We are all entitled to our feelings. Let us have our moments.
Most times, I enjoy walking my students through online materials. The variety is endless and you can always find interesting discussion questions which make you raise your eyebrow.
Scrolling down the page, we came across an exercise which asks the student to differentiate the positive and negative vocabulary…
It is perhaps not so surprising that they forgot to add a neutral option.
Despite it being a mere English learning exercise, I could not help but wonder if the author genuinely views these emotions the way the answer sheet suggests.

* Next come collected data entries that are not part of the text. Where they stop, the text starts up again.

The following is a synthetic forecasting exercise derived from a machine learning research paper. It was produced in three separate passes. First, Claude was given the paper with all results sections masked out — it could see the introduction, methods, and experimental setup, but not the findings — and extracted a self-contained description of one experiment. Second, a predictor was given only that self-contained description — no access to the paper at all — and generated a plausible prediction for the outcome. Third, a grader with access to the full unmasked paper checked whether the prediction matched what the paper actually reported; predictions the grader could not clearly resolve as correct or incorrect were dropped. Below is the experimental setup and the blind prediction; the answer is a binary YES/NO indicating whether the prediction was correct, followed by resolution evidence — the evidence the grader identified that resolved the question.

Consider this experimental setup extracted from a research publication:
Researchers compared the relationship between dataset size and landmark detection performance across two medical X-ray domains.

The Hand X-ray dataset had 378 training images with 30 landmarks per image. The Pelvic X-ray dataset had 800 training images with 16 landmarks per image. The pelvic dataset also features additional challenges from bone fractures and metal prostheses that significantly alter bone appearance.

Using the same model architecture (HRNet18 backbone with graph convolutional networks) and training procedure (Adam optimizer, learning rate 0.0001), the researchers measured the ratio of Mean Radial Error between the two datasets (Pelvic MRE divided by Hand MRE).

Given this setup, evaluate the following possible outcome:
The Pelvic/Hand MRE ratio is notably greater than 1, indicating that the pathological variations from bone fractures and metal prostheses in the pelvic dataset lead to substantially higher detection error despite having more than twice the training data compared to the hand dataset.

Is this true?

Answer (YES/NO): YES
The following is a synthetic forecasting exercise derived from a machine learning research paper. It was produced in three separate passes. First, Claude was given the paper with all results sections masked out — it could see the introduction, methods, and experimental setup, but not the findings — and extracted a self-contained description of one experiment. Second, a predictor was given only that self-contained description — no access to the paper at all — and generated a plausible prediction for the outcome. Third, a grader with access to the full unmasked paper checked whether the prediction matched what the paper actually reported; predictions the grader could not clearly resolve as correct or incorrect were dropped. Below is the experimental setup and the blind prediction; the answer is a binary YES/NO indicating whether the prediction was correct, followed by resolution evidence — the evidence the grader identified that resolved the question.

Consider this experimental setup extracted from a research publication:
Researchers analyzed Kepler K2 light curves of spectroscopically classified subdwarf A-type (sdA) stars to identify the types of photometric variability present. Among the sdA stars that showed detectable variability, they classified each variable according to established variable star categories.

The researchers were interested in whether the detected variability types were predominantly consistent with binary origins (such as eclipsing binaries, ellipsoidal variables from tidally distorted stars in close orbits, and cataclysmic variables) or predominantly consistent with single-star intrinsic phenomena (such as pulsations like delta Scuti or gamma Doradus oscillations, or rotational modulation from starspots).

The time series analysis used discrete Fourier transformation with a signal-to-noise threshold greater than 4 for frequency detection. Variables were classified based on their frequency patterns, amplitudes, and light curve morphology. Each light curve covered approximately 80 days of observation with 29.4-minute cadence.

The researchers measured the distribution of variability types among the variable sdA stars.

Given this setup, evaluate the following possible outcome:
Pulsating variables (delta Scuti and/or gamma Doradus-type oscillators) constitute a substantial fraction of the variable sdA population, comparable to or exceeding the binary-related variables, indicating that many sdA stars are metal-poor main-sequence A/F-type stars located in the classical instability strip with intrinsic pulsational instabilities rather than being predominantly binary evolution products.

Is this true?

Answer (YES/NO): NO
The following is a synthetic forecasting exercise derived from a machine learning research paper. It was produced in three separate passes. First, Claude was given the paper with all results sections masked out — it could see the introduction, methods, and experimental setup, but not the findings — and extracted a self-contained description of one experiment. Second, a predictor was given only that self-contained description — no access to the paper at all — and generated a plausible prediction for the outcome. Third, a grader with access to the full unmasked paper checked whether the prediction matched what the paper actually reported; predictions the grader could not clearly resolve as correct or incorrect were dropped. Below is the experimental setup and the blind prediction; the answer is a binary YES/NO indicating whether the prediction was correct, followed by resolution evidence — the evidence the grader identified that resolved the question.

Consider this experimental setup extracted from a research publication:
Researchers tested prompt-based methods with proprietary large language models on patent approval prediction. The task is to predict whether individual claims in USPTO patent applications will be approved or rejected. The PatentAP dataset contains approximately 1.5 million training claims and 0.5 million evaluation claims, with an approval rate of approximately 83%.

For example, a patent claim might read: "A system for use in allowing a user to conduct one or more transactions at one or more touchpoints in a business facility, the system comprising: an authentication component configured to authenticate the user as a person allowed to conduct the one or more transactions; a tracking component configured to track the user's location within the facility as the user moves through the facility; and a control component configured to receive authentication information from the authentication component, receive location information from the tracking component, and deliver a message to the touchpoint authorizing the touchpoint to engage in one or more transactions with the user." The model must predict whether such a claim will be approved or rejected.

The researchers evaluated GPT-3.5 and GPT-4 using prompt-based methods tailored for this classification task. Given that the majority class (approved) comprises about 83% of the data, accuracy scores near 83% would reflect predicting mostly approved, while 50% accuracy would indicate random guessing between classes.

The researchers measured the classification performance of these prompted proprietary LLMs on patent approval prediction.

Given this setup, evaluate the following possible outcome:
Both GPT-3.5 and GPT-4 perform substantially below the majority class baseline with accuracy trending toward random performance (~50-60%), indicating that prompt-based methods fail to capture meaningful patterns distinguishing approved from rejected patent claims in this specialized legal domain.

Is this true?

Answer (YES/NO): YES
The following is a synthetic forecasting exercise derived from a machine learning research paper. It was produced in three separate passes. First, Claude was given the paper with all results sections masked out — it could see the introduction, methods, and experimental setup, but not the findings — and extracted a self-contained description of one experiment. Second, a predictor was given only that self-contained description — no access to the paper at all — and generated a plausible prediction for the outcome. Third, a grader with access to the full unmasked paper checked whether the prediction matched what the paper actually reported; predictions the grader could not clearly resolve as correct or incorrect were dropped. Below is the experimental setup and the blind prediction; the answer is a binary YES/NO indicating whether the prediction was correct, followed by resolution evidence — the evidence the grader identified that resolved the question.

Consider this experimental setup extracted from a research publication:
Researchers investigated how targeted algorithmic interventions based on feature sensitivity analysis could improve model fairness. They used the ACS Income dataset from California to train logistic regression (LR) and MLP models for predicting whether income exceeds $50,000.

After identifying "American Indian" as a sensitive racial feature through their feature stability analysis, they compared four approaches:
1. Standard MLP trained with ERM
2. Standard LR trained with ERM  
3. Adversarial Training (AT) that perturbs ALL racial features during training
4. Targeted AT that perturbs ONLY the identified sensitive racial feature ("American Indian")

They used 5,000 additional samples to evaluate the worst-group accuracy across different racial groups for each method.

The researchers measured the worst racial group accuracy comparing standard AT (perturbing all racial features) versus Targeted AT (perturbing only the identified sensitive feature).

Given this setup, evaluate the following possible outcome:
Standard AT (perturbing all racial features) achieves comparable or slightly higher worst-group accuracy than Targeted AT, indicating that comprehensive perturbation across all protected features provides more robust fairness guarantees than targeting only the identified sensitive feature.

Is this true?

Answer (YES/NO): NO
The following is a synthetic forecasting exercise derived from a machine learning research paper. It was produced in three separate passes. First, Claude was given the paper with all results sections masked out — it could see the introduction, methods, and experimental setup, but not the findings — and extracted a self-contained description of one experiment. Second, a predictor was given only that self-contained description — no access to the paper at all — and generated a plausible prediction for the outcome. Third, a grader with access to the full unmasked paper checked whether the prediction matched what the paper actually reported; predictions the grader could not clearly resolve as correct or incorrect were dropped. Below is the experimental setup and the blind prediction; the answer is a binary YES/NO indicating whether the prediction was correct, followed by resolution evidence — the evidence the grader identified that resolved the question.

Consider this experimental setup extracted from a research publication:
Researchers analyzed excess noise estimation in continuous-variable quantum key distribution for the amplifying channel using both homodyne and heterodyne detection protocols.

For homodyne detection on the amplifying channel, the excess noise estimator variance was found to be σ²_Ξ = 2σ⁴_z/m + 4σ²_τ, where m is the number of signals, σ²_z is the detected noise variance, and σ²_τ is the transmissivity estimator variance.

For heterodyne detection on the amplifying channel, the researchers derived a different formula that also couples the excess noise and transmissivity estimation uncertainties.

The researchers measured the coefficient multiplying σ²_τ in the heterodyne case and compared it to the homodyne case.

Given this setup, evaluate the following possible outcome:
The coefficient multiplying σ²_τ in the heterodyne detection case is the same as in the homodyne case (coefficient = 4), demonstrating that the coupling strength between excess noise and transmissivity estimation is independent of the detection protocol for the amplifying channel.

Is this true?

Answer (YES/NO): NO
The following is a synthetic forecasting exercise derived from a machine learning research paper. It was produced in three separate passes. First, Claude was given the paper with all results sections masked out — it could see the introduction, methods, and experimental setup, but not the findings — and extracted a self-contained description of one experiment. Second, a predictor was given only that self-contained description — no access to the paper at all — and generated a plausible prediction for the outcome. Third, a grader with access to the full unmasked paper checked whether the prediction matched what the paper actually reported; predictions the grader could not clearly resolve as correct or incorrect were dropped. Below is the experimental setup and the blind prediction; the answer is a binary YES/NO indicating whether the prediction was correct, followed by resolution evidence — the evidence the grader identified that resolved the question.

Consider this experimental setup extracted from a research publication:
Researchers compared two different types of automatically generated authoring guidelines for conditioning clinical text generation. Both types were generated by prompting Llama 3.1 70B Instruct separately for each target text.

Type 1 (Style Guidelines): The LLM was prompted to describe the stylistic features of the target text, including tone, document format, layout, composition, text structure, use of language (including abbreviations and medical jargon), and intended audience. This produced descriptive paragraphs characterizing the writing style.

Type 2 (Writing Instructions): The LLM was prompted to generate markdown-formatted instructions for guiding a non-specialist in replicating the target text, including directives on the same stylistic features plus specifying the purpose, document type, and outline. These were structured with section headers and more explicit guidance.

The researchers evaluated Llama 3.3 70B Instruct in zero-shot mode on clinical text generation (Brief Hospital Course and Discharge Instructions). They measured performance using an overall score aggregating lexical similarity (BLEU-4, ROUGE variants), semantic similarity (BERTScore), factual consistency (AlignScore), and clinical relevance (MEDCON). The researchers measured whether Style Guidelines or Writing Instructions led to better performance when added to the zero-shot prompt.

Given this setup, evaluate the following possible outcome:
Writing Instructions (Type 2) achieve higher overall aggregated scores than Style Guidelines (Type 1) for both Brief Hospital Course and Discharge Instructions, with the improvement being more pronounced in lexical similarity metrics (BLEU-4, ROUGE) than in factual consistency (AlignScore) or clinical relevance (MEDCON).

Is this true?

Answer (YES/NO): NO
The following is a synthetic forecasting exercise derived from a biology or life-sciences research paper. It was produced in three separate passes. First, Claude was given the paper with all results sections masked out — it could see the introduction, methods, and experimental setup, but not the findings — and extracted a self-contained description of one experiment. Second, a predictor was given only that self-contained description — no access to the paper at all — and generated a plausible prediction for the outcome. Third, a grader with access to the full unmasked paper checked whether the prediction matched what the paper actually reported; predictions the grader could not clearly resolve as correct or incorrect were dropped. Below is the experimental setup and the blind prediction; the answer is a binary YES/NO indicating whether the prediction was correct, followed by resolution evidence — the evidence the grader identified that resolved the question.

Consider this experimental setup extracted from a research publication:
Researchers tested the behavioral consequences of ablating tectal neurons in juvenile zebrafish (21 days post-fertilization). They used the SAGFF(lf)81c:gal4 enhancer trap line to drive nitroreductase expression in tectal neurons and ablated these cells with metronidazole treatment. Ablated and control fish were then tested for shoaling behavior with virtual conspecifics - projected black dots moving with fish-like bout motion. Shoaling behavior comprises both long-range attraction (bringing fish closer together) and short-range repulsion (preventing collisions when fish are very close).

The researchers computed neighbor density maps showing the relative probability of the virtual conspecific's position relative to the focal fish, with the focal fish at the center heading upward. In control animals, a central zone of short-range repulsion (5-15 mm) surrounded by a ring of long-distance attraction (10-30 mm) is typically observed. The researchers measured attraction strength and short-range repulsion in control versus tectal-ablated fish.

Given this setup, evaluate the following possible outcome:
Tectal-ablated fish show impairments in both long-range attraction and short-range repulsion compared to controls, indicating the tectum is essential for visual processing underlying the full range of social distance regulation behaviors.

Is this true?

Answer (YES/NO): NO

I could not help myself but look up the definition on Google.
Negative: not desirable or optimistic.
Arm feeling the weight of the phone, I resolved in setting it on the bedside table. Arguments become a different type of ball game when you are in a long-distance relationship.
Staring into his expressionless face, I began…
Me: Why are you being like this?
He: I don’t know. Maybe it has something to do with what you told me the other day. *tone cold*
Me: Okay, so you don’t want me to be completely honest? *irritated*
He: I didn’t say that.
Me: What do you want me to do then? *defeated*
He: Just let me be. Don’t try to kill my emotions. Am I not allowed to be angry? *voice gentle*
Me: Well, you can, but at least let me know why and I can do something about it.
He: And this is how I let you know. Me being like this. Let me express my feelings. I don’t have to be okay. *definitely*
Never learned to respond to “negative” emotions, I just wanted them to go away as if they have never existed.
Do we also apply the same treatment to our own “not desirable” feelings?